## Exercise goal
Write out every line exactly, starting with the line that contains "Is point (1064, 581)" and continuing through the last line, with both ends included.

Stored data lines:
BEGIN

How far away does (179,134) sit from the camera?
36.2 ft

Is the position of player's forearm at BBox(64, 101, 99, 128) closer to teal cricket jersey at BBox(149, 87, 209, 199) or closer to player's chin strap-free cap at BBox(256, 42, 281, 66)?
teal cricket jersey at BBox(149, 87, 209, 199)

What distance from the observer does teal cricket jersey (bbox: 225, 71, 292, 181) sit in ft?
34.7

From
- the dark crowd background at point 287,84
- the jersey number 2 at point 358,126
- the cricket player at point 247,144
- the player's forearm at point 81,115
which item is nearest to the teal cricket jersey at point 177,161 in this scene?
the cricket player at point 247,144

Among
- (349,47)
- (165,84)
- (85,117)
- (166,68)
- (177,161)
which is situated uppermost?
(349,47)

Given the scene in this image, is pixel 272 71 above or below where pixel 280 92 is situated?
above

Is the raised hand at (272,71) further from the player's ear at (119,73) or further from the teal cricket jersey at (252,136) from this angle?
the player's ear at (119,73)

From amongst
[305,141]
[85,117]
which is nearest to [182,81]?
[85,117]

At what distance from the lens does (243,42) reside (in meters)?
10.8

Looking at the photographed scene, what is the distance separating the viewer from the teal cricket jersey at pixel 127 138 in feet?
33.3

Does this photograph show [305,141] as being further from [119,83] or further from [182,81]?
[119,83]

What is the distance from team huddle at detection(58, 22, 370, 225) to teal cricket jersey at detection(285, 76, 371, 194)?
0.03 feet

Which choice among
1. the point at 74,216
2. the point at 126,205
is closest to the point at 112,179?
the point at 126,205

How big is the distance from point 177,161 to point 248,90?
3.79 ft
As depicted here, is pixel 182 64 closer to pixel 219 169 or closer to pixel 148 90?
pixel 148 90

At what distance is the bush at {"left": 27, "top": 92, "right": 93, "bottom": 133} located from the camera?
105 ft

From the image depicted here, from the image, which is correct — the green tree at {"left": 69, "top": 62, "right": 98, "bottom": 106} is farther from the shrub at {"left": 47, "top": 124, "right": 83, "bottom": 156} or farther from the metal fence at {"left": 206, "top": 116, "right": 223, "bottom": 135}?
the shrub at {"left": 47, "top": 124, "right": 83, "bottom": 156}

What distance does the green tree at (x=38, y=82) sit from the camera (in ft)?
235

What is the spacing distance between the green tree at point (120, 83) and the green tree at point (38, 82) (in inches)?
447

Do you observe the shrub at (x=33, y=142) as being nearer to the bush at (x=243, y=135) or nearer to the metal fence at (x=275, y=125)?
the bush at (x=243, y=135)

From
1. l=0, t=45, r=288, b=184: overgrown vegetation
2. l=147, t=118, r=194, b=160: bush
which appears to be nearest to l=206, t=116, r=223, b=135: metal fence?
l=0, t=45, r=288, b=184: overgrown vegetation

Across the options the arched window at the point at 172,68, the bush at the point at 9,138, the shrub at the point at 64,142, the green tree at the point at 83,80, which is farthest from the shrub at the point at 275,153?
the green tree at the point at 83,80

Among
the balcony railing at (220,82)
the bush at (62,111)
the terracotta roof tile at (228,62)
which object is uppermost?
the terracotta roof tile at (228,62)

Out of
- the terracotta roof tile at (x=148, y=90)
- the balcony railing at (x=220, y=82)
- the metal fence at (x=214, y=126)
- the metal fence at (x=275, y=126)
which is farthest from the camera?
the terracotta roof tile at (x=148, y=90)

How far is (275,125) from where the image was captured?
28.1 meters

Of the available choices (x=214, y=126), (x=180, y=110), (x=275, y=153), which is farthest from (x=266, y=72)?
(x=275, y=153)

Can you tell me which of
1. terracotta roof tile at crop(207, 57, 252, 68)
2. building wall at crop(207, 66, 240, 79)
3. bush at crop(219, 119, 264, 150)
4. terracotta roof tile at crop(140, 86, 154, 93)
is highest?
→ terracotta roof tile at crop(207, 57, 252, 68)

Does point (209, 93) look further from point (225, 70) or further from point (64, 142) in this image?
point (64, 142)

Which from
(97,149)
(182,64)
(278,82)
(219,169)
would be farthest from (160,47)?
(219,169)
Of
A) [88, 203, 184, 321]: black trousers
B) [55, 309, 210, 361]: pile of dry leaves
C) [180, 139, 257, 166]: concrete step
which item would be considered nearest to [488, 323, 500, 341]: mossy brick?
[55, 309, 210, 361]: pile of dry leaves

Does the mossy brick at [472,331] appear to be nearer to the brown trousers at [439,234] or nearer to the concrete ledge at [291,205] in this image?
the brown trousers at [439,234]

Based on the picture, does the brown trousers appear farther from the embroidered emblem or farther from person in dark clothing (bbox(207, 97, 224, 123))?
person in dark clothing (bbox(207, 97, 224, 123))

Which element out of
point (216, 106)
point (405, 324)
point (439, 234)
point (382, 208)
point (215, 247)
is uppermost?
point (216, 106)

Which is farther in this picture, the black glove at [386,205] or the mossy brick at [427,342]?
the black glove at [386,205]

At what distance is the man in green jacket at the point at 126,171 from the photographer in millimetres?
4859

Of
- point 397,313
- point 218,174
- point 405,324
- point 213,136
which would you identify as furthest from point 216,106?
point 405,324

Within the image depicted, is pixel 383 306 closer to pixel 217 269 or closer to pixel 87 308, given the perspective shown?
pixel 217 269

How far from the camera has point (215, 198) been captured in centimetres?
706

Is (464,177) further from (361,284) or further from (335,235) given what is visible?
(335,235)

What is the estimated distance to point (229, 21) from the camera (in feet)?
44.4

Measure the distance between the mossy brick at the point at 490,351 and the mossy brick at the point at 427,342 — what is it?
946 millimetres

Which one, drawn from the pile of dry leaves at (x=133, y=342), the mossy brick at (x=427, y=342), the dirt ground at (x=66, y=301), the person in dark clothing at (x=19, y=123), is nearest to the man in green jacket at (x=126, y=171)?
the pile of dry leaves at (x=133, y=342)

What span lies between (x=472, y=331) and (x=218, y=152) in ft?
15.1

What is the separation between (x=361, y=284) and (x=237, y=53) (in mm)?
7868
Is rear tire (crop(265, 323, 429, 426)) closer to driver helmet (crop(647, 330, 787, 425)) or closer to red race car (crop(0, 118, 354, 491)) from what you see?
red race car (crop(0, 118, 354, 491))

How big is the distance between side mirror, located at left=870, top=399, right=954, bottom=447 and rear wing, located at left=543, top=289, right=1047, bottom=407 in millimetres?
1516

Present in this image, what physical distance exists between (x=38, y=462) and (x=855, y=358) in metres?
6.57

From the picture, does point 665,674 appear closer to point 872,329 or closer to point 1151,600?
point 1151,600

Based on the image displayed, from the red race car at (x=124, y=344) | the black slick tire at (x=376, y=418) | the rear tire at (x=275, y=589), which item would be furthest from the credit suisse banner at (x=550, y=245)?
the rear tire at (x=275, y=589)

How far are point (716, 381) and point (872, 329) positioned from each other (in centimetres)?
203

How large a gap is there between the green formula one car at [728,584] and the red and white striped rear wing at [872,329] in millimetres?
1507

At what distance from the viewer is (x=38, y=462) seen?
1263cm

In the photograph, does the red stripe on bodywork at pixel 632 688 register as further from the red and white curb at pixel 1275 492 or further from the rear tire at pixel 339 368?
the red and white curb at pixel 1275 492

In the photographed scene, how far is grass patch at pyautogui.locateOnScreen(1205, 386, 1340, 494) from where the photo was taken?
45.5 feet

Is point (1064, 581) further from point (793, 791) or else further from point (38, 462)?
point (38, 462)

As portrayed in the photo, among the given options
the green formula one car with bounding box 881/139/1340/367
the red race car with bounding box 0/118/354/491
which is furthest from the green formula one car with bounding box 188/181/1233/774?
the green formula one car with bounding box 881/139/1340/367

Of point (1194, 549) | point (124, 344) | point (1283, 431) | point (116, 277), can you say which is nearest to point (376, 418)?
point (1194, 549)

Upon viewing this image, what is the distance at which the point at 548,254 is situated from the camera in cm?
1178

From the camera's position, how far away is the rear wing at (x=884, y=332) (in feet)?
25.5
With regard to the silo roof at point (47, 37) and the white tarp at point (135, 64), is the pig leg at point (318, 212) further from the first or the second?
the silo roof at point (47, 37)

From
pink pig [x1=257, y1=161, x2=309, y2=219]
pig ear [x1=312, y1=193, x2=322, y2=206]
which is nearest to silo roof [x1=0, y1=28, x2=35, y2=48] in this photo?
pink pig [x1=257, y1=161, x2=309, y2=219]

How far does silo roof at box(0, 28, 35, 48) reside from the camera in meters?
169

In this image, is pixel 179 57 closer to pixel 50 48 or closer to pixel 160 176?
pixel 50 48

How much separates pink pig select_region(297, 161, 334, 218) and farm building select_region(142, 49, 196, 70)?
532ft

END

## Reply
Is point (1064, 581) further from point (793, 791) or else further from point (38, 462)?
point (38, 462)

As portrayed in the photo, among the given options
the green formula one car with bounding box 881/139/1340/367
the red race car with bounding box 0/118/354/491
which is furthest from the green formula one car with bounding box 188/181/1233/774?
the green formula one car with bounding box 881/139/1340/367

Of point (1194, 549) | point (124, 344) | point (1283, 431) | point (116, 277), can you say which is nearest to point (376, 418)?
point (1194, 549)

Upon viewing this image, what is the distance at which the point at 548,254 is situated from the camera in cm?
1178

From the camera's position, how far away is the rear wing at (x=884, y=332) (in feet)?
25.5
With regard to the silo roof at point (47, 37) and the white tarp at point (135, 64), is the pig leg at point (318, 212) further from the first or the second?
the silo roof at point (47, 37)

From
pink pig [x1=257, y1=161, x2=309, y2=219]
pig ear [x1=312, y1=193, x2=322, y2=206]
which is nearest to silo roof [x1=0, y1=28, x2=35, y2=48] in this photo?
pink pig [x1=257, y1=161, x2=309, y2=219]

How far does silo roof at box(0, 28, 35, 48) reside from the camera in meters?
169

In this image, is pixel 179 57 closer to pixel 50 48 or closer to pixel 160 176?
pixel 50 48

How much separates pink pig select_region(297, 161, 334, 218) and farm building select_region(142, 49, 196, 70)?
532ft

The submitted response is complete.